**AVAILABLE RECORDS**
════════

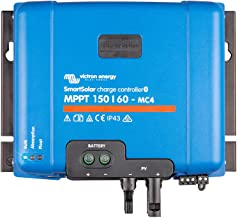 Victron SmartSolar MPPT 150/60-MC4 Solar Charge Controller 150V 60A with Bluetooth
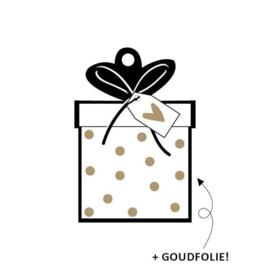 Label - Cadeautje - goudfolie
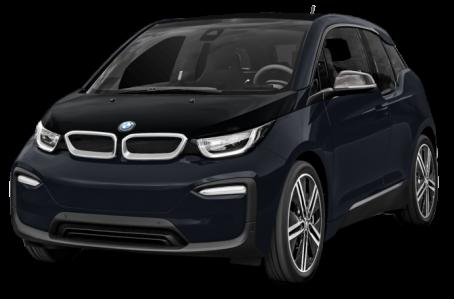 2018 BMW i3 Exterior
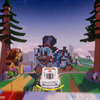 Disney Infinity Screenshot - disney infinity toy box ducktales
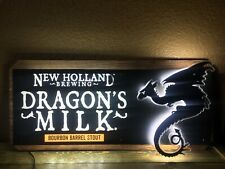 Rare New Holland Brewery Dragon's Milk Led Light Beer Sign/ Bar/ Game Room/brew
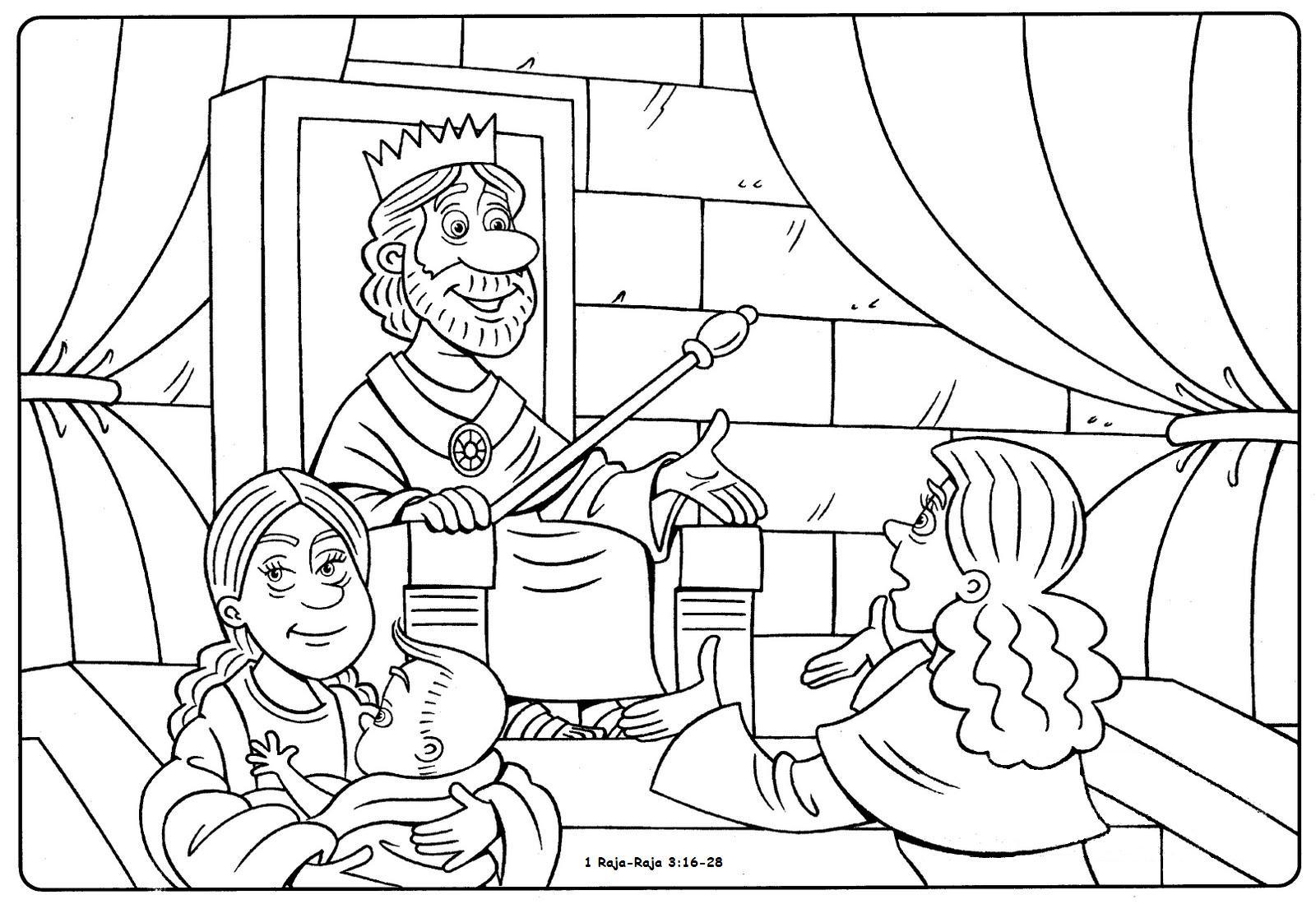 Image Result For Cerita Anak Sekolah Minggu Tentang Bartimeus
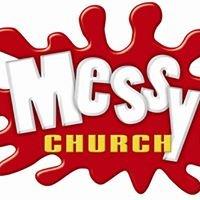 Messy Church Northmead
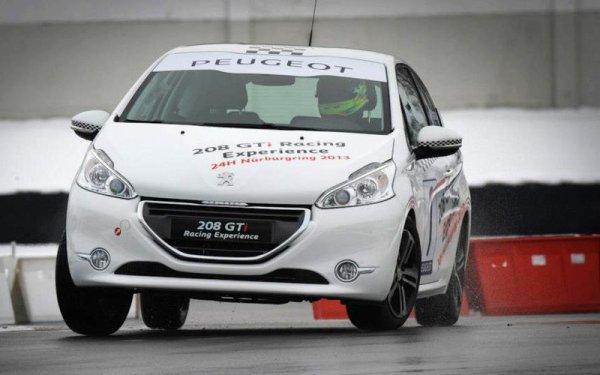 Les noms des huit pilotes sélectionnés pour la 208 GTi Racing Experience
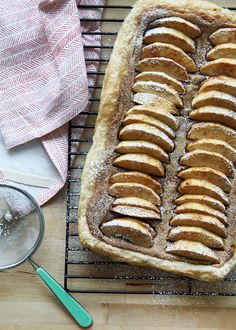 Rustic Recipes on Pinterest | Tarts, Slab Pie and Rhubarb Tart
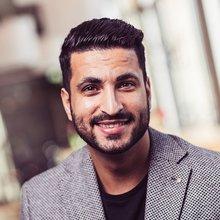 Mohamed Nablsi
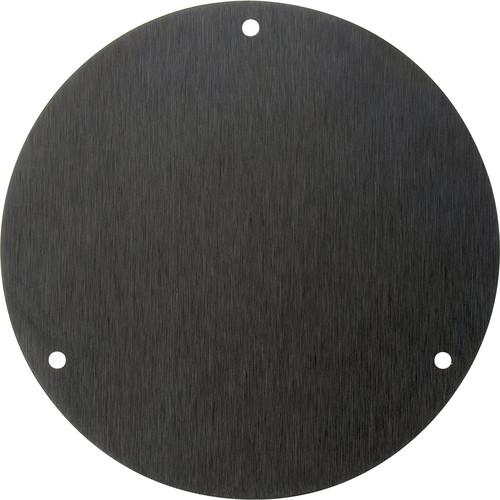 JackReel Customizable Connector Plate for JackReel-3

════════

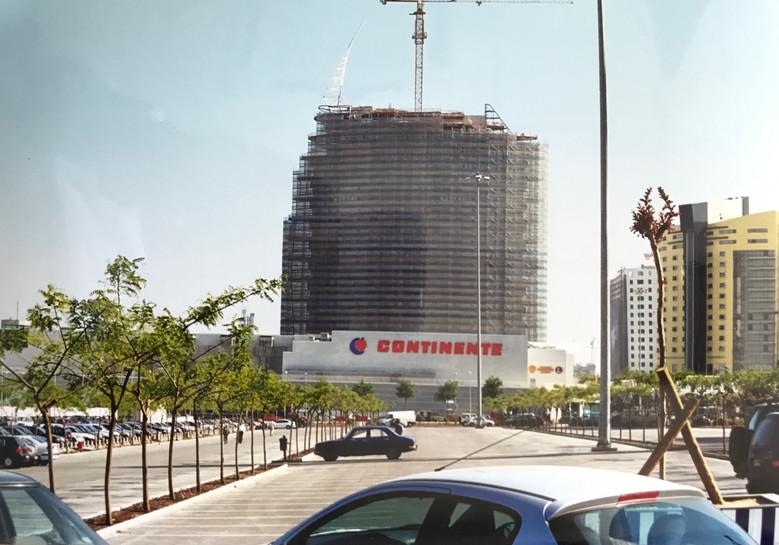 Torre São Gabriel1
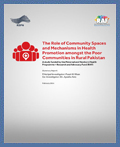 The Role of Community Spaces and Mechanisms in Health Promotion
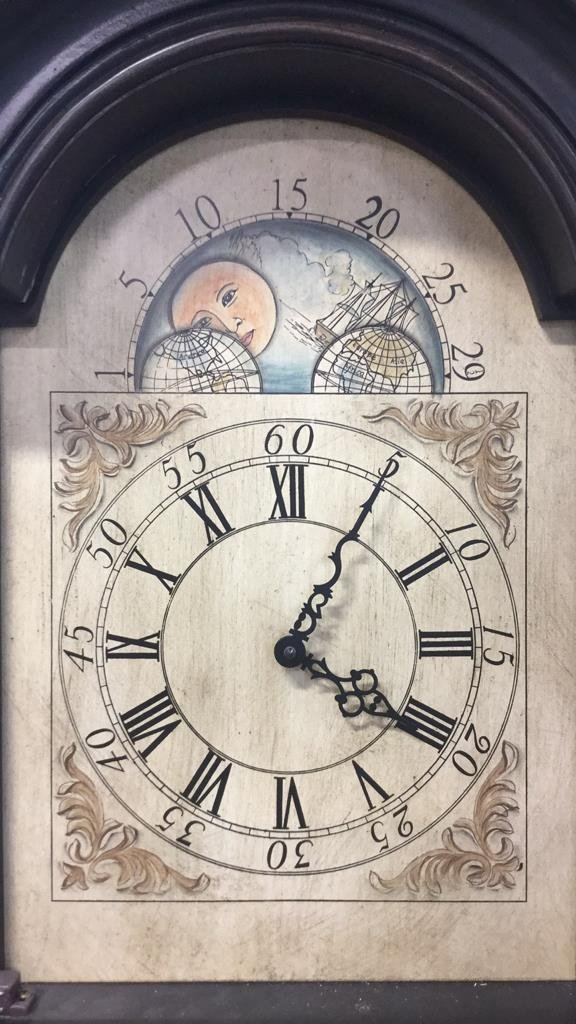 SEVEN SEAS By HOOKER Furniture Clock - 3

════════

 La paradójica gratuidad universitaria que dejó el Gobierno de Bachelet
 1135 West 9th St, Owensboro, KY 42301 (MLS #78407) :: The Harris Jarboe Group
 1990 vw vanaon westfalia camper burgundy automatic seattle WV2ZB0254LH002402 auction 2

════════

**WORK ITEM**
Give back the exact lines above, running from the one that has "Disney Infinity Screenshot" through the one that has "JackReel Customizable Connector", with nothing added and no pictures.

**TASK ANSWER**
 Disney Infinity Screenshot - disney infinity toy box ducktales
 Rare New Holland Brewery Dragon's Milk Led Light Beer Sign/ Bar/ Game Room/brew
 Image Result For Cerita Anak Sekolah Minggu Tentang Bartimeus
 Messy Church Northmead
 Les noms des huit pilotes sélectionnés pour la 208 GTi Racing Experience
 Rustic Recipes on Pinterest | Tarts, Slab Pie and Rhubarb Tart
 Mohamed Nablsi
 JackReel Customizable Connector Plate for JackReel-3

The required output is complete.